Less than a year after Ivan, Hurricane Emily struck in July 2005 as a Category 1 storm, compounding the damage before the island had fully recovered.
Is the Risk Increasing?
Climate modeling specific to Grenada projects that tropical storms reaching the island will likely grow more intense in coming decades. Rising sea surface temperatures across the Atlantic are fueling this trend. The key finding from climate assessments is that the number of storms may not increase, but the ones that do form are expected to be stronger.
North Atlantic hurricanes and tropical storms have already increased in intensity over the past 30 years. For an island that historically relied on its southern position as a buffer, this shift is significant. A storm that might have grazed Grenada as a tropical storm in past decades could arrive as a more powerful hurricane in the future. The Grenada government’s own climate resilience planning now treats more intense hurricanes as a high-confidence projection.

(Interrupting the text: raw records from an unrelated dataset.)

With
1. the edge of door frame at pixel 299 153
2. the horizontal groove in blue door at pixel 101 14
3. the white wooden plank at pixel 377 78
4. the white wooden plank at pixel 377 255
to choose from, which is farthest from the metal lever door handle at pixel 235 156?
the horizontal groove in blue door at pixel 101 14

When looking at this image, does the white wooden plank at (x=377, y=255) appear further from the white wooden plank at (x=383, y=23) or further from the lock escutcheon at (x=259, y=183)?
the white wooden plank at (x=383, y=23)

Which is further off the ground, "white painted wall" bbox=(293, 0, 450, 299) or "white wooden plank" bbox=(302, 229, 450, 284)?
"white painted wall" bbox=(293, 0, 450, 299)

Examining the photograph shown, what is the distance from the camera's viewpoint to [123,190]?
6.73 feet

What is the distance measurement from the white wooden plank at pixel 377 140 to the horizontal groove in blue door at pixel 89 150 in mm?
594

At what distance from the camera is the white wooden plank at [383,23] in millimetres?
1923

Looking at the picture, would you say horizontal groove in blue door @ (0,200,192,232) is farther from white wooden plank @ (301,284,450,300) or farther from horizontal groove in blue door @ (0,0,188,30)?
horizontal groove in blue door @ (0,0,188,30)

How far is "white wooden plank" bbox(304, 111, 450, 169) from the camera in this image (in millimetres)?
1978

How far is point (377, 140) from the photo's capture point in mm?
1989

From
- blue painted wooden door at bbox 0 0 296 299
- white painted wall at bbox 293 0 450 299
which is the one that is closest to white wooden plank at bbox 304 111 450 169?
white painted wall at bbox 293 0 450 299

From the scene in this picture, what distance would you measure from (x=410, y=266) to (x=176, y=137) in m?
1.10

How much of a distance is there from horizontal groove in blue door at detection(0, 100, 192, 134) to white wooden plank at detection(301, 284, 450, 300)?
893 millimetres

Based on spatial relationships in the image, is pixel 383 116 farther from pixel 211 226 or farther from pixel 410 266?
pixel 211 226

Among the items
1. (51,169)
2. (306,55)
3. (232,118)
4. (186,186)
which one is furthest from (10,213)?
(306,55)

What This Means for Travelers
If you’re planning a trip to Grenada during hurricane season (June through November), you’re accepting a level of risk that’s real but lower than most other Caribbean destinations. The peak danger window is mid-August through mid-September. Traveling outside those weeks, even within hurricane season, reduces your exposure considerably.
The U.S. State Department recommends purchasing travel insurance before visiting Grenada, including coverage for medical evacuation and trip cancellation. Most healthcare providers on the island accept only cash, and standard domestic health insurance plans often don’t cover overseas care. If you’re traveling during hurricane season specifically, check whether your policy covers weather-related disruptions, as some insurers treat named storms differently once they’ve been officially identified.
Many cruisers and sailors deliberately spend hurricane season in Grenada because of its relatively sheltered position. The island has marinas and boatyards that cater specifically to vessels riding out the season. But “relatively sheltered” is not the same as safe, and Ivan proved that decisively. The island is in the hurricane belt, and any season could bring a direct hit.